NHibernate is taking an unexpectedly long time to load a large number
of entities. I'm willing to investigate further, but I'd like
suggestions on what to investigate.
First off, my scenario is to load a large number of objects at process
start and then cache the data for hours - this is because this
particular entity represents a tree... ie not an ideal structure for
querying with SQL.
* # Entities: 61,000
* Time to materialize entities from local DB: 10s
So, obviously, NHibernate is very very fast here. Simply retrieving
the data takes about 2 seconds locally.
* Time for toad to execute same query & download rows from remote DB:
62s
Yes - perhaps I'm working over a slow connection to the remote
database - but I would then expect NHibernate to take a further 8
seconds to materialize these entities.
* Time for NHibernate to materialize entities from remote DB: 246s
eh? That doesn't make sense. Can anyone suggest areas I can probe to
determine the cause?
I don't think it's relevant, but NH is configured to use LinFu. My
query is a simple "from Entity e" HQL query.
Thanks,
Richard
Questions:
Do you need all 61000 at once?
Can you process the rows in batch?
Can the processing be done offline and then persisted to local
storage?
Do you require NH to retrieve the rows?
I ask because what you describe above is an intensive operation that
is more akin to ETL processing than ORM data mapping. You may want to
consider processing the tree offline through an asynchronous process
and storing the results in a local persistent storage.

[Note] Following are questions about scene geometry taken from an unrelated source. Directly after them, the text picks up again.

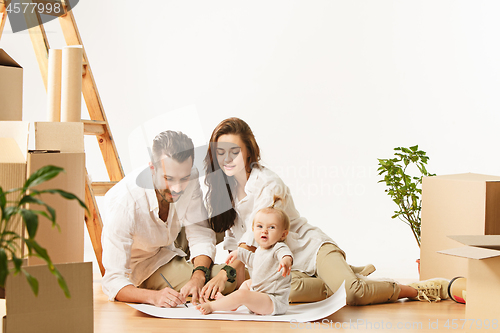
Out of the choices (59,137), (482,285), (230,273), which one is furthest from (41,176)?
(482,285)

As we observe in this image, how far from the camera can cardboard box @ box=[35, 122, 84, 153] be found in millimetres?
1303

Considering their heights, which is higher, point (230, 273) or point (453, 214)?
point (453, 214)

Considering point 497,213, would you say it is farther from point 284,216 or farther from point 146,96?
point 146,96

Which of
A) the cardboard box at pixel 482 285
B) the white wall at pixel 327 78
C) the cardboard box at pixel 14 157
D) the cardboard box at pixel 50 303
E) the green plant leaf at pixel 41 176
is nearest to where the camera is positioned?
the green plant leaf at pixel 41 176

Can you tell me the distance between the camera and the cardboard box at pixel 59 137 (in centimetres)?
130

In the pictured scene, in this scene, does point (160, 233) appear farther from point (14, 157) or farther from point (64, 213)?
point (14, 157)

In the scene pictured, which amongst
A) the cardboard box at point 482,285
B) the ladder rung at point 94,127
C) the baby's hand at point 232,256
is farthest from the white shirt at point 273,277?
the ladder rung at point 94,127

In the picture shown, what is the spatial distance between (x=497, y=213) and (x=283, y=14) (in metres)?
1.50

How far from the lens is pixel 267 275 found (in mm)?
1452

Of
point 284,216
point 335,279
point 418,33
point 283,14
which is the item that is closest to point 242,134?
point 284,216

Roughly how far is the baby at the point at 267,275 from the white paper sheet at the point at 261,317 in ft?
0.08

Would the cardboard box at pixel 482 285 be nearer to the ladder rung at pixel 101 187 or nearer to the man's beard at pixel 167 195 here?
the man's beard at pixel 167 195

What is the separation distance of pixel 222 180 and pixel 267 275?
0.44 meters

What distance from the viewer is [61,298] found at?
3.39 ft
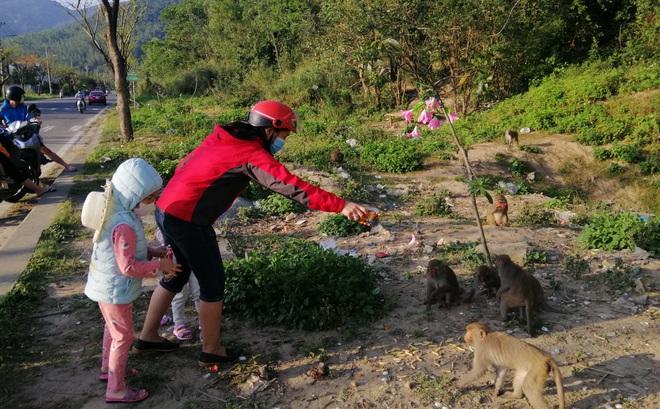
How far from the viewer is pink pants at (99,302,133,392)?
10.5ft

On Mar 19, 2:13 pm, Jason Meckley <jasonmeck...@gmail.com> wrote:
> 10 seconds just to retrieve/hydrate the data isn't fast at all. I
> would want that to take milliseconds. Caching 61000 entities doesn't
> solve the problem either, you have just moved the problem to another
> location.
>
> Questions:
> Do you need all 61000 at once?
As I explained, yes, they are cached for hours
> Can you process the rows in batch?
No - they need to be loaded into a process space all at once and kept
in that process space for hours.
> Can the processing be done offline and then persisted to local storage?

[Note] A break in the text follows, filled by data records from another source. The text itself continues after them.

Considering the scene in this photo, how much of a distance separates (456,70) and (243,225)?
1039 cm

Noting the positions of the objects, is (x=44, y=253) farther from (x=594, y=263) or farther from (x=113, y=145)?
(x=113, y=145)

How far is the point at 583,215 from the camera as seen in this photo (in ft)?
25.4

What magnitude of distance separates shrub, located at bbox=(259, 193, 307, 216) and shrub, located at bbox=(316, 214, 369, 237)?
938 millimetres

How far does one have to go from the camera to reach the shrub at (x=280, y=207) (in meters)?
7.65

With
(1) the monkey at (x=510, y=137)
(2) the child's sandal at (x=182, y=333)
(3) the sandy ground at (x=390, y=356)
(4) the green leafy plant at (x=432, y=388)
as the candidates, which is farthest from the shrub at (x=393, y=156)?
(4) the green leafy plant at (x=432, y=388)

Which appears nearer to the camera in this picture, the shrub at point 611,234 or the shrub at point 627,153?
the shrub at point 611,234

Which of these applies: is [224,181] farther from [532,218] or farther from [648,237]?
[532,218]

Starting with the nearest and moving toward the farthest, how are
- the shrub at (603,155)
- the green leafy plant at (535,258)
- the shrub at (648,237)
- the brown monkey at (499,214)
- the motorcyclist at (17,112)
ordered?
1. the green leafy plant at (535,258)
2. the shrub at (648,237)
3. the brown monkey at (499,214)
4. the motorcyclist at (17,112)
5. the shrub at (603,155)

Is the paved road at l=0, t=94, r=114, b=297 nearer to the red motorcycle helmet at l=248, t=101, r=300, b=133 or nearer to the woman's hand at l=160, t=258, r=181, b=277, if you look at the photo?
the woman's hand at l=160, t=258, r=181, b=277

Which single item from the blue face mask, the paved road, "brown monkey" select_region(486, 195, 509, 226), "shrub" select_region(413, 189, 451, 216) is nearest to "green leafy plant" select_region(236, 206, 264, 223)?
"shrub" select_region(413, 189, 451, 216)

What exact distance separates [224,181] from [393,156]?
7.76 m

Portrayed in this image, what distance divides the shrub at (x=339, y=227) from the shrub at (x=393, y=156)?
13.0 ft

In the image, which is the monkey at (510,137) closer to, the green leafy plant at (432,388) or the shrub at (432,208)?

No. This is not an offline scenario
> Do you require NH to retrieve the rows?
Ideally I would like to keep NH in charge for other reasons (eg
database agnosticity). I'm pragmatic about the solution - I don't have
any problems using a DataReader. However NHibernate is a better
architectural fit for this problem (1st level cache/domain entities
etc) and thus I'd like to keep it.
>
> I ask because what you describe above is an intensive operation that
> is more akin to ETL processing than ORM data mapping. You may want to
No it's not ETL. As I said, it's a tree graph which needs to be
queried in real time (milliseconds). And we can afford the data to be
hours out of date.
> consider processing the tree offline through an asynchronous process
> and storing the results in a local persistent storage.
The use case of my domain is correct and it is not ETL or a batch job.
So, Can you suggest which parts of the NH source code I should
investigate to determine why it is taking 180 seconds longer than
would be expected? Obviously, I'm looking at NHibernate.Loader.Loader
- and possibly at the Batchers - but it's difficult to tell whether
it's the materialization or IDataReader or a combination thereof that
is adding this extra 3 minutes. Logging at DEBUG doesn't help too
much.
Richard
--
You received this message because you are subscribed to the Google Groups "nhusers" group.
To post to this group, send email to nhu...@googlegroups.com.
To unsubscribe from this group, send email to nhusers+u...@googlegroups.com.
For more options, visit this group at http://groups.google.com/group/nhusers?hl=en.
Richard
On Mar 19, 4:05 pm, John Davidson <jwdavid...@gmail.com> wrote:
> You really need a profiler to figure out where execution times are being
> consumed
>
> http://www.red-gate.com/products/ants_performance_profiler/index.htmhttp://www.nhprof.com/
>
> both options provide free trial downloads
>
> John Davidson
>
> > nhusers+u...@googlegroups.com<nhusers%2Bunsu...@googlegroups.com>
First off I didn't design the system, those people are long long gone.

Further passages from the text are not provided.